Neste sentido, Caio Mario da Silva Pereira possui um posicionamento a respeito do tema:
“(...) dada a sua própria natureza, as regras de comportamento de cada edifício têm sentido normativo. Obrigam aos que compõem aquele condomínio e aos que habitam o edifício ou dele se utilizam, ainda que eventualmente (...)”
“se define como a manifestação de vontade dotada de força obrigatória e apta a pautar um comportamento individual”.
Arnaldo Rizzardo, por sua vez esclarece que:
“a convenção constitui a lei interna do condomínio, que é adotada para reger as relações de convivência dos condôminos, de uso das áreas exclusivas e comuns, e de conduta individual dos moradores, com a discriminação dos direitos e das obrigações a que todos ficam sujeitos, mais especificamente é o ato normativo interno do microssistema do condomínio aprovado pela vontade dos condôminos, em assembléia, destinando-se a regular as relações ente os condôminos, mas estendendo-se a sua aplicação a terceiros que freqüentarem o prédio ou forem ocupantes de unidades”.
Desta forma, podemos compreender que a convenção condominial é uma declaração de vontade, que produzirá efeitos não somente aos seus subscritores, mas também aos seus sucessores e sub-rogados, contemplando, ainda, aqueles que transitarem ou participarem do condomínio de alguma forma.
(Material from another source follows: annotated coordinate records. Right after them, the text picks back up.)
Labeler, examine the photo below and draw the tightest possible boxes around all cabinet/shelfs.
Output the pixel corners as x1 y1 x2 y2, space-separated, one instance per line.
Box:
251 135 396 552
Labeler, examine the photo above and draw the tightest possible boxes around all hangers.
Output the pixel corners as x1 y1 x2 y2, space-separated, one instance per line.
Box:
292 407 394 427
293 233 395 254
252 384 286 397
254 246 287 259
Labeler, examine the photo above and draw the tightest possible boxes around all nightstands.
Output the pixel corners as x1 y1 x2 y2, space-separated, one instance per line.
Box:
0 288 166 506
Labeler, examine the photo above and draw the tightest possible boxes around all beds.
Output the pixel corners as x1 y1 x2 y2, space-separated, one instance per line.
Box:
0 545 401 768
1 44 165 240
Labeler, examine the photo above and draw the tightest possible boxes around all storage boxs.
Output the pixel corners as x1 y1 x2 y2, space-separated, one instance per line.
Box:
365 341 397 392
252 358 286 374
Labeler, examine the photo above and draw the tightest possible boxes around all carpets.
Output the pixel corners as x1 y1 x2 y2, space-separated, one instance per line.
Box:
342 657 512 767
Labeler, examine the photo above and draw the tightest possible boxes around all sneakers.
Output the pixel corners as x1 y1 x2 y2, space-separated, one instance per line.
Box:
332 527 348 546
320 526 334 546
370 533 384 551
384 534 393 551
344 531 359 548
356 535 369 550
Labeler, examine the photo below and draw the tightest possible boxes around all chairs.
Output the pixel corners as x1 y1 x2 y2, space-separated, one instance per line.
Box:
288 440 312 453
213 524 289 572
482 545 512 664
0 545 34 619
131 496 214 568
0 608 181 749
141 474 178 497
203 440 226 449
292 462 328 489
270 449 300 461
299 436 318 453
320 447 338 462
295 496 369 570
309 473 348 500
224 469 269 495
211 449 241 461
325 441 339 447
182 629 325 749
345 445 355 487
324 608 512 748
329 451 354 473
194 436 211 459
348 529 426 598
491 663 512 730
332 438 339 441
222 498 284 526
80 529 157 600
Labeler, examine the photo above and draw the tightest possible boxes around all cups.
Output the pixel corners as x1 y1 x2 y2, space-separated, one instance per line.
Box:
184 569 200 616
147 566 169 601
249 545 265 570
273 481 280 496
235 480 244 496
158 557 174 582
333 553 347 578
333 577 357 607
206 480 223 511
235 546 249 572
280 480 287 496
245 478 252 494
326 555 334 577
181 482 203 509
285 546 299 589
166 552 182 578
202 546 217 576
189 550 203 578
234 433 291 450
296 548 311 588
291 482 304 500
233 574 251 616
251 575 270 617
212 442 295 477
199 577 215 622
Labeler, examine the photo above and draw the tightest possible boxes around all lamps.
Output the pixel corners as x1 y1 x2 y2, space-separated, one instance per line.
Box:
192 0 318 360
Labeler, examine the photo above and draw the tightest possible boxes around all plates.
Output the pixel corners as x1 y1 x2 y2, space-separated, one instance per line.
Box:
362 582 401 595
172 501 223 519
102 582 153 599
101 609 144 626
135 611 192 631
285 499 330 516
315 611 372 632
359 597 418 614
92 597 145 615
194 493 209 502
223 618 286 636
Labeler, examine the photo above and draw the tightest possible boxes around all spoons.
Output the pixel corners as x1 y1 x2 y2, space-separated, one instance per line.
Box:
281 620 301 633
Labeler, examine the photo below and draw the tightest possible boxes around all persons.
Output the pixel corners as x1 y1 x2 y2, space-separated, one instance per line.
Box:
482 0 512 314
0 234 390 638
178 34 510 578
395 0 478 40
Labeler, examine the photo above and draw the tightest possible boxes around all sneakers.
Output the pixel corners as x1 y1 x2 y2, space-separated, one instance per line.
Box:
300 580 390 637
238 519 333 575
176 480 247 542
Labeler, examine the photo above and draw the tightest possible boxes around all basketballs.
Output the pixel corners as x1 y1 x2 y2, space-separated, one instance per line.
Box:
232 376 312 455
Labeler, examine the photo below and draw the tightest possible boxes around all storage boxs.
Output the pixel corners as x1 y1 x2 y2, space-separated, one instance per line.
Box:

Nesse sentido, a legislação se manifesta em relação aos requisitos necessários para os efeitos da convenção, sejam eles Inter Partes (entre as partes) ou Erga Omnes (para todos).
O art. 1.333, do CC, estabelece que para que os efeitos da convenção sejam Erga Omnes é necessário o registro da convenção em cartório e com o quorum necessário.
Art. 1.333. A convenção que constitui o condomínio edilício deve ser subscrita pelos titulares de, no mínimo, dois terços das frações ideais e torna-se, desde logo, obrigatória para os titulares de direito sobre as unidades, ou para quantos sobre elas tenham posse ou detenção.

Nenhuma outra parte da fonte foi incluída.